Review of Heartbeats

Heartbeats (2010)
5/10
Nihilistically stylish
28 January 2011
In the new film auteur sweetheart Xavier Dolan's sophomore effort we receive a stylish and vague story about a passion for love. A love shared by two friends Marie (Mona Chokri) and Francis (the all-star Xavier Dolan) towards a sumptuously corny blond-haired egotripping Adonis Nicolas (Niels Schneider) a.k.a. Nico. Set to some ear-tasty music fronted by a french Dalida sung version of "Bang Bang" we receive a story about the tensions, exasperations and unfulfilled promise of expectations. Intermingled occasionally by quasi-documentary tidbit lessons of love from random people strangely balancing on the edge of mockumentary territory.

All the above is set as a backdrop to a plethora of homages to french New Wave, Jim Jarmusch, Audrey Hepburn and... Wong Kar-Wai. Albeit the nods to Kar-Wai are more than slight, as to an extent it basically felt like Dolan was basically attempting a quasi-farcical remake of the Asian pivotal work "In the Mood for Love". All inclusive. Featuring slowed-down long trailing shots, coloured cinematography, brilliantly focused sensual scenes, retro music and even an extremely overdone love poem to cigarettes and smoke. After basically ripping off Christopher Doyle's cinematography Xavier Dolan pasted together a piece of post-post-modernism, but without any of the subtle magic, power and enticement of Kar-Wai's original. The additional issue lies with the overusing of slow shots coupled with barrages of music, that lack ingenuity or class, instead bring about a repetitiveness problem and most of time seem like a tasteless parody of Doyle. Not to be too hard on Doyle even Kar-Wai himself was unable to imprint his own style into a Western film ("The Blueberry Nights"), which seems increasingly to prove that his solutions are specifically best made in Asia. Nonetheless I would go as far as to say that Dolan intended such strong borrowing after noticing the strong story similarities, as both movies are not about love itself, but about the longing for love.

Leaving the issue of almost blatant plagiarism the movie does show a lot of promise on a purely plot level and to some extent this promise is fulfilled. After slowly plodding out the story itself it does manage to engage, even though neither Dolan or Chokri have the stage presence or impact to actually convey their emotion. Almost no tension is created between characters and I found most scenes lacking dramatically. The only actor who managed to deliver was Schneider, but his role was being an egocentric and slightly clueless love-boy, so as such he was a secondary character.

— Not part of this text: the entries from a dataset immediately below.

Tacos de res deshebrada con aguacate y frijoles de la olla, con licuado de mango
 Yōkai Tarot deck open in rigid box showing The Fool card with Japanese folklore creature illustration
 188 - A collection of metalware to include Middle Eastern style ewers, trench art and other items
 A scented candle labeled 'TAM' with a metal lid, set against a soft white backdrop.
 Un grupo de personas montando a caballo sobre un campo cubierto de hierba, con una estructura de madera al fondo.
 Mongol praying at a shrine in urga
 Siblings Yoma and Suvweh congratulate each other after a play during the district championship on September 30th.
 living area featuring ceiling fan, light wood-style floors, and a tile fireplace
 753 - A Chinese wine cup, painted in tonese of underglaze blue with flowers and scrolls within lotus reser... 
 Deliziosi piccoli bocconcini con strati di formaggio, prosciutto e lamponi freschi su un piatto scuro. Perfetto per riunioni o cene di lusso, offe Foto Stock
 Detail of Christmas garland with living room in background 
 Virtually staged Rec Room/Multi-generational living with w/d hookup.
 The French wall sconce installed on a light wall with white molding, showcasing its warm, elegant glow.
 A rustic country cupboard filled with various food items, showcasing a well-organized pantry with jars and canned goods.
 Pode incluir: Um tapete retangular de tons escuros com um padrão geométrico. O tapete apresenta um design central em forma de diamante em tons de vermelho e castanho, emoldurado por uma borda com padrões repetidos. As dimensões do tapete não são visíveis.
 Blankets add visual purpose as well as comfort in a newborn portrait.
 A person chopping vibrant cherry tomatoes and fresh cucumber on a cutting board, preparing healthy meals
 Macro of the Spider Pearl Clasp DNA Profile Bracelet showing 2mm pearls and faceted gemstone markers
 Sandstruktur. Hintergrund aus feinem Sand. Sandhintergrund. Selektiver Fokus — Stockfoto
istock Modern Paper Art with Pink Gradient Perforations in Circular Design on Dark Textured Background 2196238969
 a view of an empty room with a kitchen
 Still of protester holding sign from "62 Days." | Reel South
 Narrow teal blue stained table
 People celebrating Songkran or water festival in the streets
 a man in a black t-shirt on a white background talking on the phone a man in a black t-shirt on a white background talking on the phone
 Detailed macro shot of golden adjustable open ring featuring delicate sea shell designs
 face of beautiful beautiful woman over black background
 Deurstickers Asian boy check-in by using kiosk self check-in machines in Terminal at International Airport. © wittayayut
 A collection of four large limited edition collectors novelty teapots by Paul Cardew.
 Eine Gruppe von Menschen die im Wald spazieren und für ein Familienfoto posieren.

The movie faces additional issues with overly worked lines with pop-cultural reference and tough words, which intend to convey a feeling of intellectuality, but are essentially unable to gloss over the fact that this seems forcibly awkward bordering on banal. Additionally other dialogues lack focus or the initially interesting idea is overused to absurdity (especially regarding people losing their head and gibbering nonsense under high emotionality). Given the movie lasts over 100 minutes with ideas for about 30-35 minutes of intriguing plotting the rest is filled with slow-motion shots with music, some uninspiring chatter and some utterly pointless forgettable side events. Despite some admirable qualities "Les amours..." seems a bit childish plot-wise and before anyone can really take Dolan seriously he really seriously needs to... well... grow up...

To add to insult the interloping interviews, which occasionally cut into the main story, lack focus, are mostly tiresome and forcibly intellectual self-styled hipster sobbings. Save for one woman with glasses, which actually adds some interesting depth to the movie. Plus the ending three minutes or so of the movie are pointless, petty and basically are a result of the overzealous director wanting to inflict some badly focused revenge...

On the positive side the use of music is perfection, whilst the cinematography is spectacularly beautiful and drenched in colour. The movie was impressive on a script level to the extent that given a bit more experience and a touch of ingenuity Dolan can actually reach the stars and make a classic movie. But this attempt is just a far cry to divinity.

I am fully aware that this may be a minority opinion, but I can't gloss over the fact that watching this movie was tiresome, uneventful and had an overwhelming feeling of repetitiveness. To sum it up: Xavier Dolan is no Tony Leung, Mona Chokri is no Maggie Cheung and "Le amours imaginaires" will never be "In the Mood for Love".